• **COMPLETE THE FOLLOWING**:
1. In the lognorm rule-ordering thread, what reason is given for disliking the "rest" syntax?
2. How would you say this sentence from the lognorm rule-ordering thread in Spanish: "If a parser fits, processing is advanced to next tree node."
3. Can you write the next part of the lognorm rule-ordering thread, picking up after its final sentence?

2015-03-12 Thread Rainer Gerhards
2015-03-12 5:55 GMT+01:00 singh.janmejay :

> On Thu, Mar 12, 2015 at 9:19 AM, David Lang  wrote:
> > On Thu, 12 Mar 2015, singh.janmejay wrote:
> >
> >> Tried re-ordering it? Put the one with /port first?
> >
> >
> > no, lognorm rules are not supposed to be order dependent, so I didn't try
> > that (especially after finding things failing to parse with rsyslog that
> > worked manually)
>
> In case of input strings being matching-rule-wise disjoint, you are
> right, order won't matter. But when they are not disjoint, order does
> matter, because the first one to match the string wins.
>
> Consider this rulebase:
> rule=:%ip:ipv4%%last:rest%
> rule=:%ip:ipv4%%junk:char-sep:/%/%port:number%
>
> If you write it the way I have above, you'll end up matching first
> rule for input 10.20.30.40/5
>
> But if you write it this way:
> rule=:%ip:ipv4%%junk:char-sep:/%/%port:number%
> rule=:%ip:ipv4%%last:rest%
>
> You'll end up matching the first one.
>

This shouldn't happen. The theory is:

Let i be the current index to be looked at at the line. If for i a parser
is selected, parsers shall be tried first (in theory, according to parser
ordering, but I think this is not yet fully implemented). If a parser fits,
processing is advanced to next tree node.

If the node at i does not have a parser (or all parsers failed, I think
[but not sure]), advance to next node basded on character match.

The order of apperance of rules inside the rulebase should not affect this.
If it does, it's either not yet implemented or a bug. this is also why I
don't like the "rest" syntax -it always matches and thus terminates
interpretation.


> I know it appears order independent for your original rulebase, but
> that is because fields are always tried first(in preference to
> subtrees hanging off literals), and rest is a field, while '/' creates
> a  litteral-subtree.

• **INFORMATION PROVIDED**:
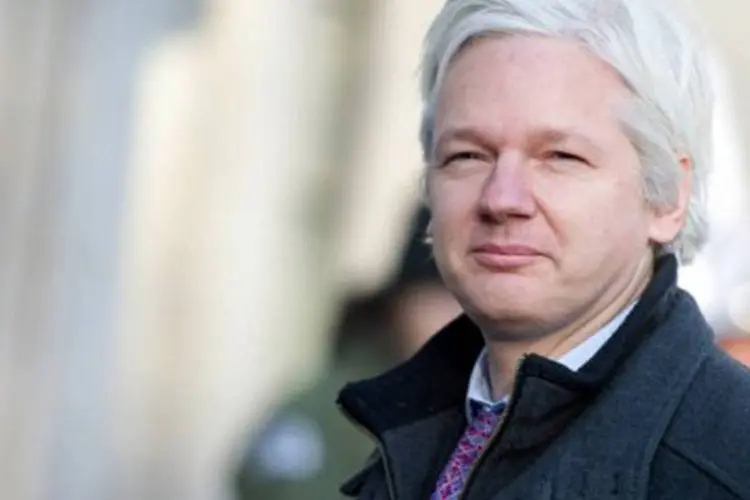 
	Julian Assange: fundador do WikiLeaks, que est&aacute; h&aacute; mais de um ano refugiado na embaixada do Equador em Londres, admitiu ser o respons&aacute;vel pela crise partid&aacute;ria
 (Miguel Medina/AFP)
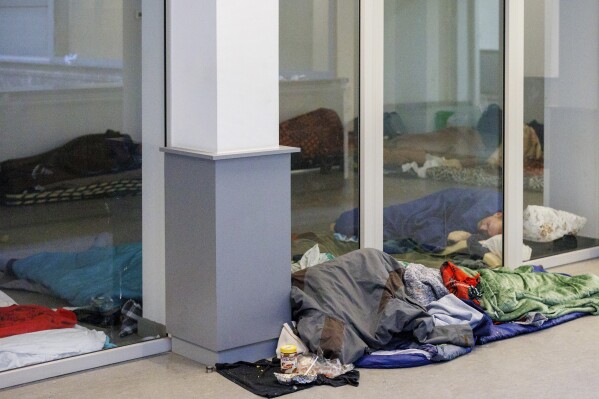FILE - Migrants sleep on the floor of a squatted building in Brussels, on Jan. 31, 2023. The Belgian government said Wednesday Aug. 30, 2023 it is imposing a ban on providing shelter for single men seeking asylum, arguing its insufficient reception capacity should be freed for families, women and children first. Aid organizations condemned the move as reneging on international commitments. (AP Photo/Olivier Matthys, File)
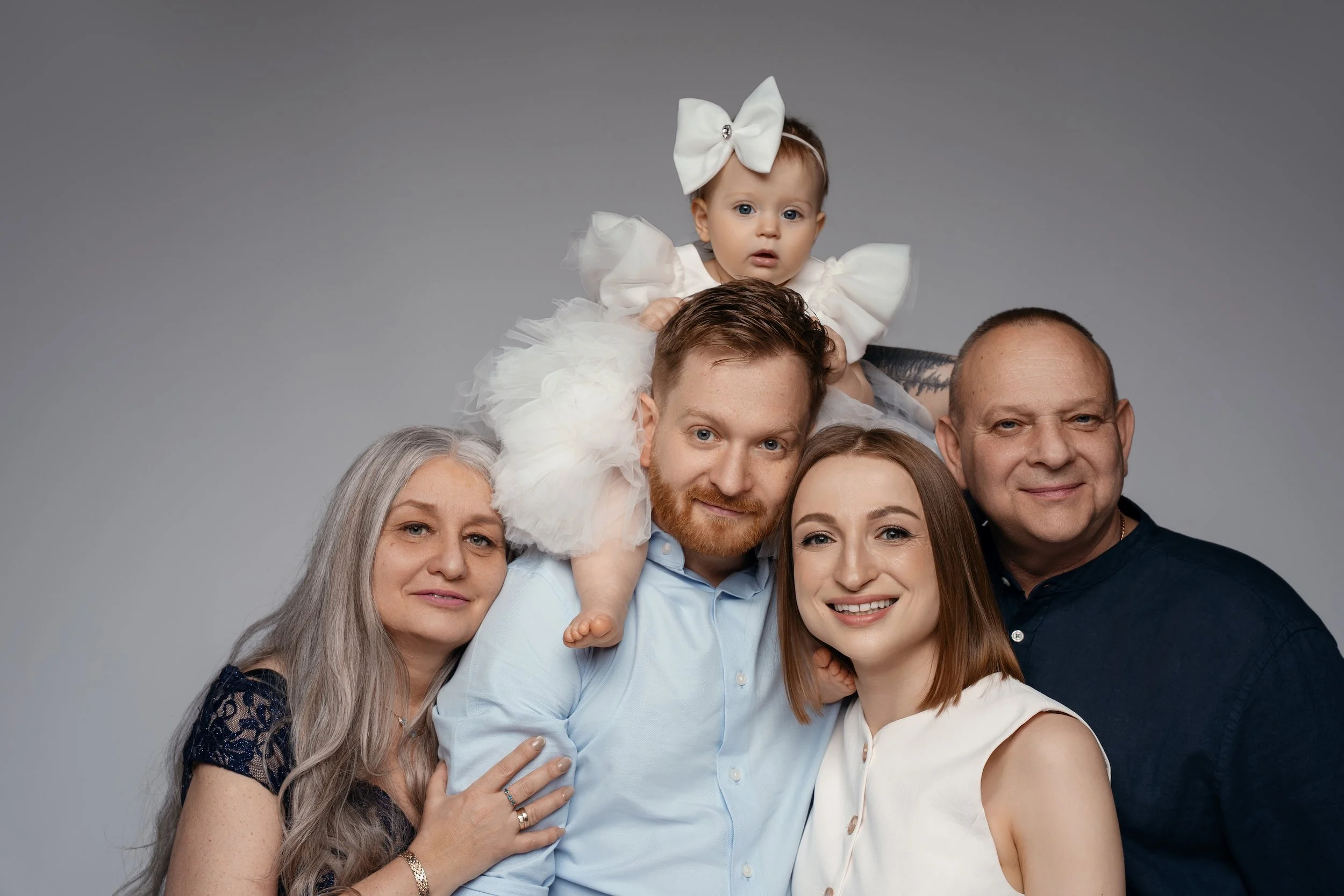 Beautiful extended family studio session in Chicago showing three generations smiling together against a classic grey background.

• **OUTPUTS BY TASK**:
1. It always matches and thus terminates interpretation.

2. Si un analizador encaja, el procesamiento avanza al siguiente nodo del árbol.

3.
>
> >
> >> Yes, rest must get atleast one char to succeed. I'll create some new
> >> tests without rest-capture (and see what fails).
> >
> >
> > Ok, this can be worked around (but it's a bit ugly), any reason why rest
> has
> > to get at least one character?
>
> Yep, its annoying, it happens only for last token.
>
> The reason is, parsed-fragment length >= input-string is used as a
> termination condition for ln_normalize recursion (see ln_normalizeRec)
> and the last token identified when recursion terminates is not the
> terminal-node, so its not considered a complete match(one that goes
> till leaf of ptree).
>
> >
> > David Lang
> >
> >
> >> On Thu, Mar 12, 2015 at 1:09 AM, David Lang  wrote:
> >>>
> >>> I just upgraded to liblognorm 1.1.1 (unfortunantly I didn't get a
> chance
> >>> to
> >>> compile it myself and test it earlier)
> >>>
> >>> I ran into two problems
> >>>
> >>> first, %last:rest% does not match if there is nothing left on the line
> >>>
> >>> i.e. a line that ends with an IP address will not match
> >>> rule=:%ip:ipv4%%last:rest%
> >>>
> >>> secondly, liblognorm is selecting the rule that matches the least
> amount
> >>> of
> >>> the message.
> >>>
> >>> so with these two rules
> >>>
> >>> rule=:%ip:ipv4%%last:rest%
> >>> rule=:%ip:ipv4%/%port:number%%last:rest%
>
> I guess the hack I proposed above (using char-sep) can unblock you for
> now, unless you hate its aesthetics too much :-).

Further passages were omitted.